[EXERCISE BRIEF]: This exercise asks for every line of the material that includes the word "with".

[INFORMATION SUPPLIED]:
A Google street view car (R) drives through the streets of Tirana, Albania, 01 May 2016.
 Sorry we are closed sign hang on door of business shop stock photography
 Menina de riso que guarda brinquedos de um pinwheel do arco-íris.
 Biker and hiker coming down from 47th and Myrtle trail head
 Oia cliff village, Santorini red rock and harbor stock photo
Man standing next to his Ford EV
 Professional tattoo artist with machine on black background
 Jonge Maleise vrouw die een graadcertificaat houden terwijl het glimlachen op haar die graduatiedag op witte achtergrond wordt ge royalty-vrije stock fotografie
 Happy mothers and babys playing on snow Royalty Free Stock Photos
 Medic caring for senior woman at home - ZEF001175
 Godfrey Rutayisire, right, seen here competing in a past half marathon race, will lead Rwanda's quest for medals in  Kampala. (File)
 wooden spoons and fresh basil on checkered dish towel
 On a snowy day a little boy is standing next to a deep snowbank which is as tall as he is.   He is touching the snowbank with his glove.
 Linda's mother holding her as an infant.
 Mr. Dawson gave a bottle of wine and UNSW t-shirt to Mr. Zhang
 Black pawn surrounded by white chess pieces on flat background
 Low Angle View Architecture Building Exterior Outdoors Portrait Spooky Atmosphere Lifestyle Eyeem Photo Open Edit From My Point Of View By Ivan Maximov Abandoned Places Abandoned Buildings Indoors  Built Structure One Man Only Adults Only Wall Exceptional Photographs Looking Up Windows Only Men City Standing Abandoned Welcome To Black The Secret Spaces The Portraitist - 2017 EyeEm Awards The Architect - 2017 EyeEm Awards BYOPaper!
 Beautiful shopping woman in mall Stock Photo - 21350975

[SOLVED PROBLEM]:
 Professional tattoo artist with machine on black background
 On a snowy day a little boy is standing next to a deep snowbank which is as tall as he is.   He is touching the snowbank with his glove.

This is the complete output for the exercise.